Our hankering for the Azure Window lingers on. I hate to use the American word ‘closure’ but we just can’t seem to have it – that all-important ‘closure’. It looks like it is impossible for us get over the fact that it’s gone after a totally normal natural process.

The latest manifestation of this inability to let go comes by way of an entrepreneur who has poured seven tonnes of glass-reinforced concrete to make a replica of the Azure Window. The Concrete Window was spray-painted and details are to be applied by hand. The originator of this idea acknowledges the fact that the magnificence of the Azure Window cannot be replicated but he thinks that replicas may provide some educational perspective. I’m not sure about this.

Of course, everybody is free to build copies of whatever strikes their fancy and to do whatever floats their boat. But the re-creation of a naturally formed wonder out of an artificial compound strikes me as being rather depressing. No matter how perfect the rendering, how accurate the details represented, it will never capture the authenticity, the grandeur, the spirit of the original. So what’s the point in having it at all? Why have a Disneyfied version of a landmark?

Whenever I see pictures of the Las Vegas Strip with its faux-Sphinx jostling with its replica Arc de Triomphe, I can’t help thinking it’s all a bit of a sad caricature. It may work in the context of the admittedly superficial Las Vegas gambling town, but it is definitely out of place here. I hope the replica fad will not catch on as we seek to imitate the natural habitat we are destroying. I half expect to find a concrete carob tree being eulogised as an improvement on the real version – simply because it doesn’t shed leaves or attract insects like the genuine thing.


The PN leadership race is turning into a somewhat undignified jostling match between candidates. Despite the faux camaraderie and pretence that it’s a contest between friends, it’s uncomfortable to watch.

I half expect to find a concrete carob tree as an improvement on the real version

As is the case with any political party that has suffered a drubbing at the polls, it seems that the PN will spend a long time in the wilderness.

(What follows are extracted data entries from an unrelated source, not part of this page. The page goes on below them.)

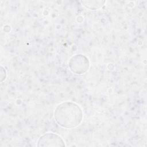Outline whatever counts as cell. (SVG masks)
Instances as JSON below:
<instances>
[{"label": "cell", "instance_id": "cell-5", "mask_svg": "<svg viewBox=\"0 0 147 147\" xmlns=\"http://www.w3.org/2000/svg\"><path fill=\"white\" fill-rule=\"evenodd\" d=\"M7 77V72L5 69V68L1 65V82L4 81Z\"/></svg>", "mask_w": 147, "mask_h": 147}, {"label": "cell", "instance_id": "cell-1", "mask_svg": "<svg viewBox=\"0 0 147 147\" xmlns=\"http://www.w3.org/2000/svg\"><path fill=\"white\" fill-rule=\"evenodd\" d=\"M53 116L59 126L65 129H72L80 125L83 118V113L77 103L65 101L56 106Z\"/></svg>", "mask_w": 147, "mask_h": 147}, {"label": "cell", "instance_id": "cell-2", "mask_svg": "<svg viewBox=\"0 0 147 147\" xmlns=\"http://www.w3.org/2000/svg\"><path fill=\"white\" fill-rule=\"evenodd\" d=\"M69 70L74 74L81 75L87 72L90 68V63L88 58L83 54H76L68 61Z\"/></svg>", "mask_w": 147, "mask_h": 147}, {"label": "cell", "instance_id": "cell-4", "mask_svg": "<svg viewBox=\"0 0 147 147\" xmlns=\"http://www.w3.org/2000/svg\"><path fill=\"white\" fill-rule=\"evenodd\" d=\"M80 2L87 9L91 10H98L102 7L105 3V1H82Z\"/></svg>", "mask_w": 147, "mask_h": 147}, {"label": "cell", "instance_id": "cell-3", "mask_svg": "<svg viewBox=\"0 0 147 147\" xmlns=\"http://www.w3.org/2000/svg\"><path fill=\"white\" fill-rule=\"evenodd\" d=\"M37 146H65L64 140L54 133H47L39 137L37 141Z\"/></svg>", "mask_w": 147, "mask_h": 147}]
</instances>
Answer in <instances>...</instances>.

The indication that this spell will be a prolonged one stems from the fact that the party still cannot figure out what it’s about – which overarching cause it should adopt.

It brings to mind the plight of the UK Tory party, which is currently floundering about aimlessly following the election where the anti-Brexit platform was no longer the unifier it once was. In an article about the scenario, columnist James Forsyth aptly remarked: “This is what the Tory party should be reflecting on this summer. It needs a ‘what’ as much as a ‘who’; an agenda that chimes with what the country wants. For all that Brexit dominates the current scene, it will not be such an all-consuming issue at the next election.”

The Nationalist Party too needs to find its reason for being – its ‘what’.


I watched the teaser trailer for a party for young teens last week. It had a Kardashian vibe to it, with young girls pouting away by a pool and duck pouting before applying unnecessary layers of makeup.

The boys in the clip compared luxury watches hanging on their puny wrists and then slipped into waiting supercars. Because as we all know, the first thing that one does on turning 13 is to buy a watch that costs a few zillion times your accumulated pocket money since the moment you were born. And the normal mode of transport for young teens is a Lamborghini (good luck with the dramatic drive-throughs on the Maltese roads clogged with cranes and kiosks).

The clip was unintentionally hilarious – being absurd rather than conveying the glamour and glitz that the crude product placement was meant to convey.

The clip, of course, is just one of seve­ral attempts of advertising firms to turn children into consumers – at an ever earlier age. It’s more of that time-worn ply of playing on teens’ insecurities to coax them onto the hamster wheel of perpetual consumerism.

It’s just not true that this form of advertising is meant to empower children to become discerning consumers. Rather, it’s a crude ploy to depict a materialistic lifestyle as desirable – grooming them to become perpetual consumers.

Besides being ludicrously inappropriate, it’s sad to see that this is the message being pushed out constantly.